#### EXERCISE REQUIREMENTS:
Please write out only the lines running from the one with "common name: bobcat" through the last line of the listing, each exactly as given.

#### RECORDS TO PROCESS:
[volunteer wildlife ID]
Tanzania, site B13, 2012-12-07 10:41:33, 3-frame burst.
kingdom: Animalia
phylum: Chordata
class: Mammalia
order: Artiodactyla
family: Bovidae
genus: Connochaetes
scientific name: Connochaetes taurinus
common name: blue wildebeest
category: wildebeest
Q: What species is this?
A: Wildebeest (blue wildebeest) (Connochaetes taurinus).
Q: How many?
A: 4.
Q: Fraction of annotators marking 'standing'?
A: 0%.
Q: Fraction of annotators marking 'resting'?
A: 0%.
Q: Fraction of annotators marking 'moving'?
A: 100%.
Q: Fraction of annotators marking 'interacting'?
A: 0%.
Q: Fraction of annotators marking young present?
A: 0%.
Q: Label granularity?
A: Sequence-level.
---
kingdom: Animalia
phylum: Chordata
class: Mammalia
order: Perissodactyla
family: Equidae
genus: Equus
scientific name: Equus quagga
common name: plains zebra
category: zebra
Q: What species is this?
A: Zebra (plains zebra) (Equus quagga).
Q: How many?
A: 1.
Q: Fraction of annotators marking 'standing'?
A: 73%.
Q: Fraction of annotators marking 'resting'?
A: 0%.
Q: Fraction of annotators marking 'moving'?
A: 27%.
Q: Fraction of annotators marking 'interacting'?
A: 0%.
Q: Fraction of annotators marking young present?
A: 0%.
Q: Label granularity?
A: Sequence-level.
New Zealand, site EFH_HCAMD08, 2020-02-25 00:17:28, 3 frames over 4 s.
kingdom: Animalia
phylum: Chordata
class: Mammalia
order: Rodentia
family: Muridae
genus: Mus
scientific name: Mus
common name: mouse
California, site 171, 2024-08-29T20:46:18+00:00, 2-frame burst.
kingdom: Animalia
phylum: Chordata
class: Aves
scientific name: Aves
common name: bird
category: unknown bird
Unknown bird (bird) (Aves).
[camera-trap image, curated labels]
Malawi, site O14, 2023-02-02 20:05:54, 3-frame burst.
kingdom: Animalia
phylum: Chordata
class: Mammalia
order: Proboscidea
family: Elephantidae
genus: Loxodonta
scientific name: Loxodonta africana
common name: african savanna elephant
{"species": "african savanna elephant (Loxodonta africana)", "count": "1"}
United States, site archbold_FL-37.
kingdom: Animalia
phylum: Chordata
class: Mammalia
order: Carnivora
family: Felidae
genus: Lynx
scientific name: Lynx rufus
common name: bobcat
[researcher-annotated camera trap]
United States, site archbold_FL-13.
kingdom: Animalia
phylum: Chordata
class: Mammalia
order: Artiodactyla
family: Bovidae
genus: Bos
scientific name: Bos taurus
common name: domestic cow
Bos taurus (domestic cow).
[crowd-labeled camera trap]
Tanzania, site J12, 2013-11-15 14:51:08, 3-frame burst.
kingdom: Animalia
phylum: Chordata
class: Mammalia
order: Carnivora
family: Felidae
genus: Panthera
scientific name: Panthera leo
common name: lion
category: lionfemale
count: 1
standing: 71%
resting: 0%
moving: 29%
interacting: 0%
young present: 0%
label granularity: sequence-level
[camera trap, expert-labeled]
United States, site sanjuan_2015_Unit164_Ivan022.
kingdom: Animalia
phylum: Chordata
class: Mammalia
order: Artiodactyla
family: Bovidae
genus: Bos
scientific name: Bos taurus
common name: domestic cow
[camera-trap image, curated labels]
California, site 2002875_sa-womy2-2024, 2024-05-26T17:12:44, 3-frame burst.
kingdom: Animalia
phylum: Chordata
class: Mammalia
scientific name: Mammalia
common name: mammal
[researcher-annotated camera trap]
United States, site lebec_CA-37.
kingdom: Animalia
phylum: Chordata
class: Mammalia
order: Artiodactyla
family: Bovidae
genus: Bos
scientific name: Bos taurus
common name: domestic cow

#### TASK OUTPUT:
common name: bobcat
[researcher-annotated camera trap]
United States, site archbold_FL-13.
kingdom: Animalia
phylum: Chordata
class: Mammalia
order: Artiodactyla
family: Bovidae
genus: Bos
scientific name: Bos taurus
common name: domestic cow
Bos taurus (domestic cow).
[crowd-labeled camera trap]
Tanzania, site J12, 2013-11-15 14:51:08, 3-frame burst.
kingdom: Animalia
phylum: Chordata
class: Mammalia
order: Carnivora
family: Felidae
genus: Panthera
scientific name: Panthera leo
common name: lion
category: lionfemale
count: 1
standing: 71%
resting: 0%
moving: 29%
interacting: 0%
young present: 0%
label granularity: sequence-level
[camera trap, expert-labeled]
United States, site sanjuan_2015_Unit164_Ivan022.
kingdom: Animalia
phylum: Chordata
class: Mammalia
order: Artiodactyla
family: Bovidae
genus: Bos
scientific name: Bos taurus
common name: domestic cow
[camera-trap image, curated labels]
California, site 2002875_sa-womy2-2024, 2024-05-26T17:12:44, 3-frame burst.
kingdom: Animalia
phylum: Chordata
class: Mammalia
scientific name: Mammalia
common name: mammal
[researcher-annotated camera trap]
United States, site lebec_CA-37.
kingdom: Animalia
phylum: Chordata
class: Mammalia
order: Artiodactyla
family: Bovidae
genus: Bos
scientific name: Bos taurus
common name: domestic cow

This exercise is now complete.